Die Sicht des Raiffeisen Chefökonomen: Kein Börsenjahr

Die Sicht des Raiffeisen Chefökonomen: Kein Börsenjahr
von Raiffeisen-Chefökonom Martin Neff. (Foto: Raiffeisen)

Von Martin Neff, Chefökonom Raiffeisen (Foto: Raiffeisen)

St. Gallen – Der Jahresauftakt verheisst wenig Gutes. Die meisten Börsen haben schon mal kräftig Federn gelassen und die Hoffnungen auf einen raschen Rebound sind verflogen. Offensichtlich war der Kurszerfall des Jahresbeginns also doch mehr als die von vielen als längst fällig erachtete Korrektur. Die Stimmung ist deutlich ins Negative gekippt, nur kann keiner so recht sagen, wieso eigentlich genau.

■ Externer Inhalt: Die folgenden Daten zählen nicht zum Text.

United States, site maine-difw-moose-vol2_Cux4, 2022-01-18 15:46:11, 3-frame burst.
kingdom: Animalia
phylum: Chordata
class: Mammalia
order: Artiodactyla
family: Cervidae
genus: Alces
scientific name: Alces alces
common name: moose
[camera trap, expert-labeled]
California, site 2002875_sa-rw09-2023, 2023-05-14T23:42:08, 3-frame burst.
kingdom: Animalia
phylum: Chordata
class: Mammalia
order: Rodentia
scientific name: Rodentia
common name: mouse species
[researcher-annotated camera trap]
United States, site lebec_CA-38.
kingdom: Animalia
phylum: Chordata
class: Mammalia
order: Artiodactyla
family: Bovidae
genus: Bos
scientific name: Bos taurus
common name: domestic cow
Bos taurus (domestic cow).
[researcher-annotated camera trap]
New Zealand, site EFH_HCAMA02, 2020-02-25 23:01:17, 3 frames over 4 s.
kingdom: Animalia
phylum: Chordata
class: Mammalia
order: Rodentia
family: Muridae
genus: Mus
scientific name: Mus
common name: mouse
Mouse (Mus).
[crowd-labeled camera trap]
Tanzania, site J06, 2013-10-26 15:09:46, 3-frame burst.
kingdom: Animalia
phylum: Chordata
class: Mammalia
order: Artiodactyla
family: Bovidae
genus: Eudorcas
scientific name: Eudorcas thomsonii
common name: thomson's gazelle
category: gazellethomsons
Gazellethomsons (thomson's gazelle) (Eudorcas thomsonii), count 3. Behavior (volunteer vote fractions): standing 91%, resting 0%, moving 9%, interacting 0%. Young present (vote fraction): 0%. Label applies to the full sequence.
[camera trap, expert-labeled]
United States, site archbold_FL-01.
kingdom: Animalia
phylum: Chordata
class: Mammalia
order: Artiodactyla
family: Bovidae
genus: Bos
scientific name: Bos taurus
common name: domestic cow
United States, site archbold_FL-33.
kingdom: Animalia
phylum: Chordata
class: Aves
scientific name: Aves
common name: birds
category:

China, Wachstumssorgen oder Ölpreiszerfall sind durchaus Gründe für die aktuelle Schwäche an der Börse. Aber sind es wirklich die springenden Faktoren? Sehr wahrscheinlich nicht, denn sie sind alle nicht mehr neu. Über Chinas Wachstum und Währungspolitik diskutiert die Welt schon seit letztem Sommer und die zyklische Verlangsamung in den USA ist ebenfalls kein Novum mehr, ebenso wenig wie der Ölpreiszerfall, der schon Mitte 2014 eingesetzt hatte, dazumal aber als Konjunkturspritze willkommen war.

Wahrscheinlich hadern die Finanzmärkte aber mit ganz anderen Dingen. Etwa damit, dass die Geldpolitik kein probates Mittel mehr findet, der Realwirtschaft richtig Schwung zu verleihen. Das ist verdammt harte Kost. Und dann noch die geopolitischen Unsicherheiten, die bislang von den Märkten kaum beachtet, inzwischen für gesteigertes Unwohlsein sorgen. Es ist weniger der Konflikt in Syrien selbst, sondern die von ihm ausgehende, gestiegene Gefahr eines Flächenbrandes, deren sich die Welt allmählich bewusst wird.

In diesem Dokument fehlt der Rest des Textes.